§ **Exercise goal**
Copy out every line of the listing below word for word. Leave the pictures out.

[Web image-text data]
++++++++++++++++++++

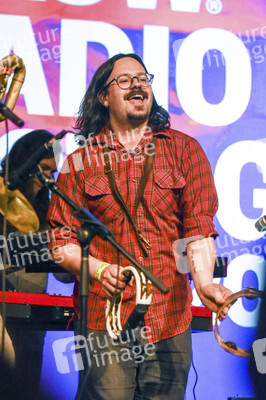 Black Joe Lewis & the Honeybears in Austin
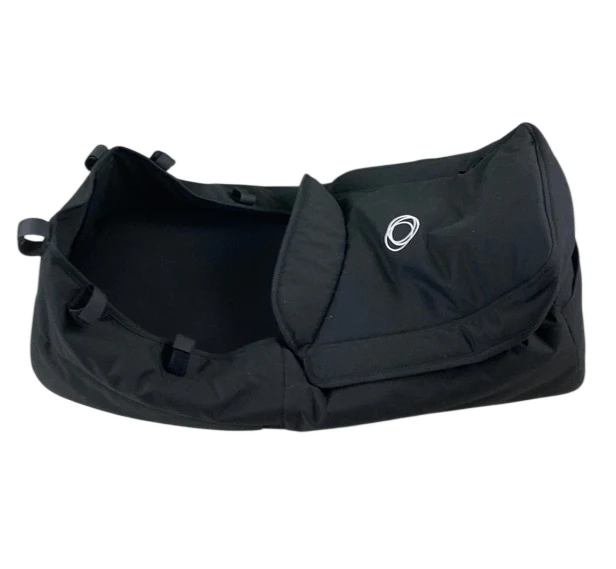 Bugaboo Donkey 5 Duo Stroller, 2023, Black, Midnight Black, Midnight Black - Image 14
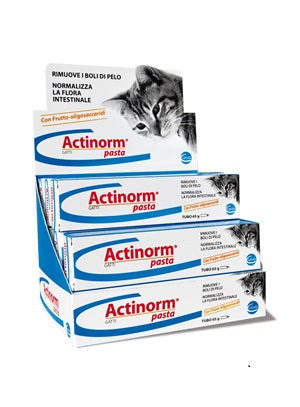 Actinorm Pastigliea Gatti 65G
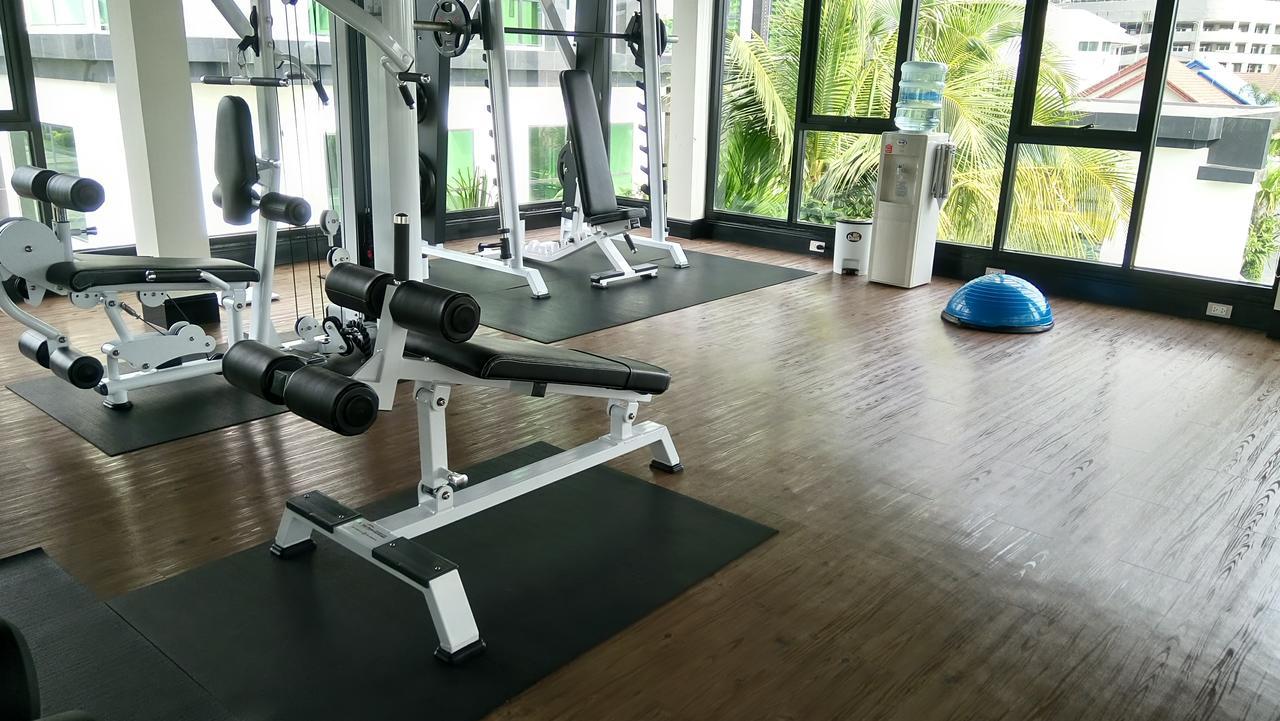 Dusit Grand Condo View Jomtien Beach Εξωτερικό φωτογραφία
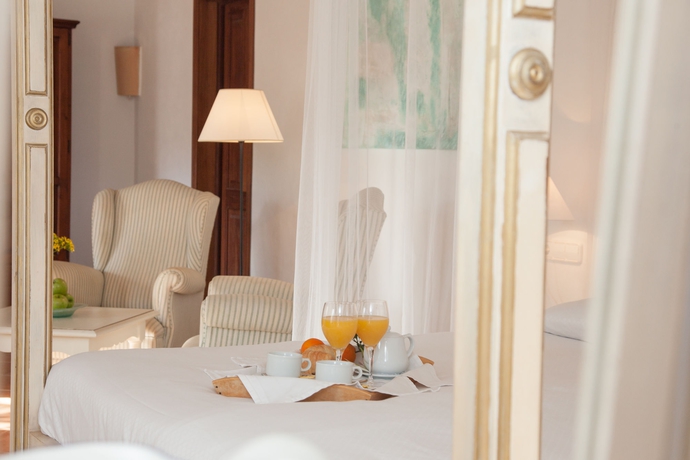 Imagen de la habitación del Finca Rústica Sa Galera Hotel Rural. Foto 9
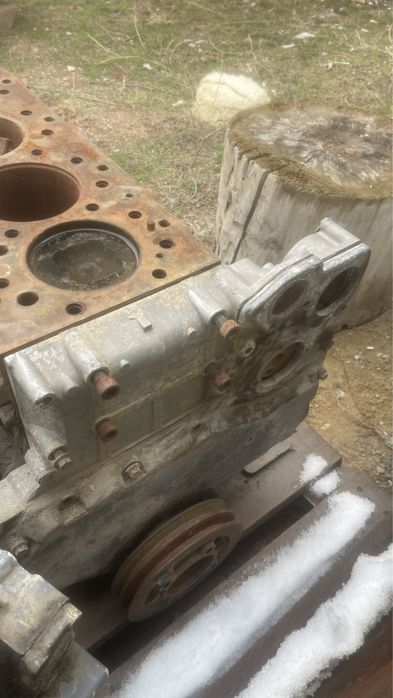 Блок моторный, Перкинс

++++++++++++++++++++

§ **Task solution**
 Black Joe Lewis & the Honeybears in Austin
 Bugaboo Donkey 5 Duo Stroller, 2023, Black, Midnight Black, Midnight Black - Image 14
 Actinorm Pastigliea Gatti 65G
 Dusit Grand Condo View Jomtien Beach Εξωτερικό φωτογραφία
 Imagen de la habitación del Finca Rústica Sa Galera Hotel Rural. Foto 9
 Блок моторный, Перкинс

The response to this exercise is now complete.